How to complete this task:
Reproduce all of the data exactly. Images are not to appear in the reply.

—————

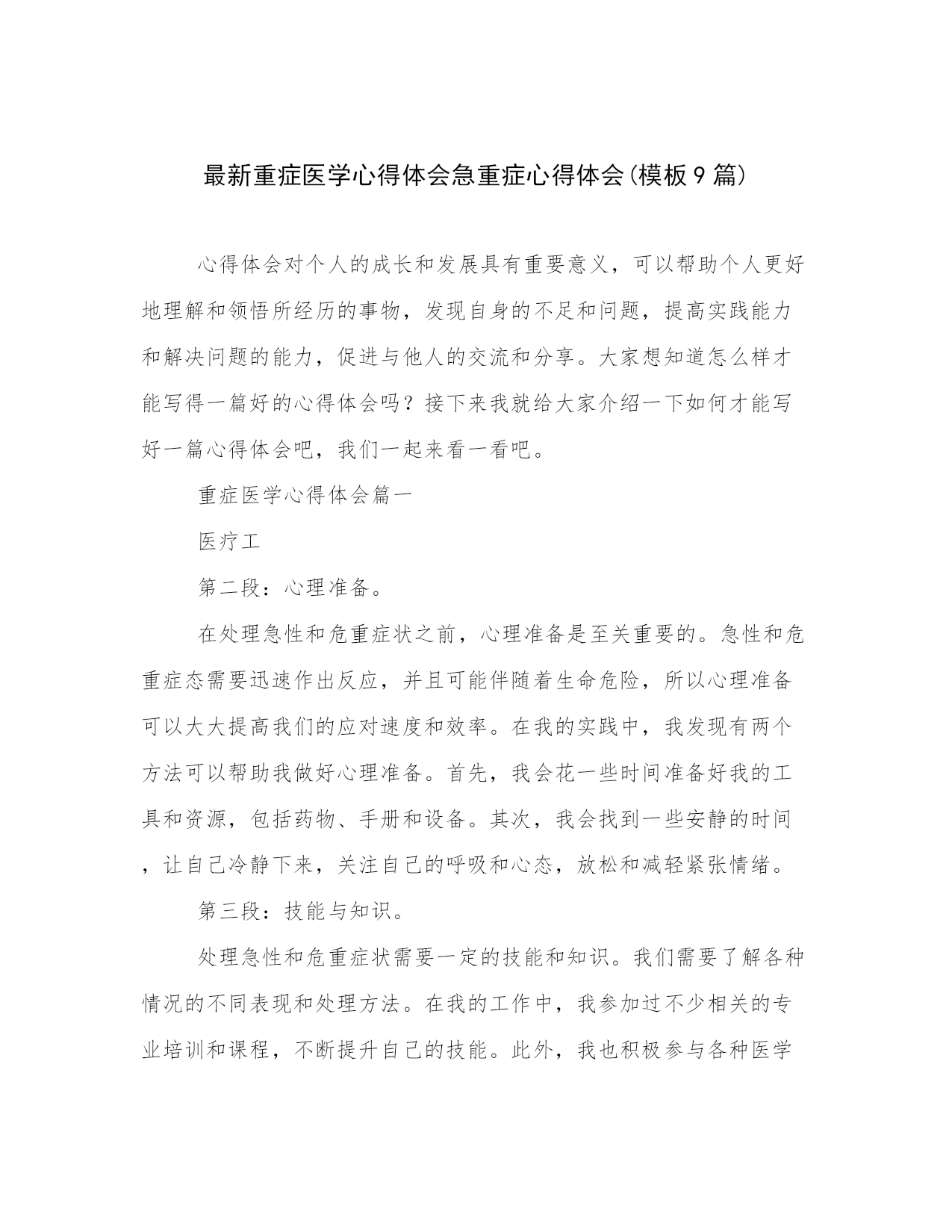 最新重症医学心得体会急重症心得体会(模板9篇)

心得体会对个人的成长和发展具有重要意义，可以帮助个人更好地理解和领悟所经历的事物，发现自身的不足和问题，提高实践能力和解决问题的能力，促进与他人的交流和分享。大家想知道怎么样才能写得一篇好的心得体会吗？接下来我就给大家介绍一下如何才能写好一篇心得体会吧，我们一起来看一看吧。

重症医学心得体会篇一

医疗工

第二段：心理准备。

在处理急性和危重症状之前，心理准备是至关重要的。急性和危重症态需要迅速作出反应，并且可能伴随着生命危险，所以心理准备可以大大提高我们的应对速度和效率。在我的实践中，我发现有两个方法可以帮助我做好心理准备。首先，我会花一些时间准备好我的工具和资源，包括药物、手册和设备。其次，我会找到一些安静的时间，让自己冷静下来，关注自己的呼吸和心态，放松和减轻紧张情绪。

第三段：技能与知识。

处理急性和危重症状需要一定的技能和知识。我们需要了解各种情况的不同表现和处理方法。在我的工作中，我参加过不少相关的专业培训和课程，不断提升自己的技能。此外，我也积极参与各种医学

—————

Written solution:
 最新重症医学心得体会急重症心得体会(模板9篇)

心得体会对个人的成长和发展具有重要意义，可以帮助个人更好地理解和领悟所经历的事物，发现自身的不足和问题，提高实践能力和解决问题的能力，促进与他人的交流和分享。大家想知道怎么样才能写得一篇好的心得体会吗？接下来我就给大家介绍一下如何才能写好一篇心得体会吧，我们一起来看一看吧。

重症医学心得体会篇一

医疗工

第二段：心理准备。

在处理急性和危重症状之前，心理准备是至关重要的。急性和危重症态需要迅速作出反应，并且可能伴随着生命危险，所以心理准备可以大大提高我们的应对速度和效率。在我的实践中，我发现有两个方法可以帮助我做好心理准备。首先，我会花一些时间准备好我的工具和资源，包括药物、手册和设备。其次，我会找到一些安静的时间，让自己冷静下来，关注自己的呼吸和心态，放松和减轻紧张情绪。

第三段：技能与知识。

处理急性和危重症状需要一定的技能和知识。我们需要了解各种情况的不同表现和处理方法。在我的工作中，我参加过不少相关的专业培训和课程，不断提升自己的技能。此外，我也积极参与各种医学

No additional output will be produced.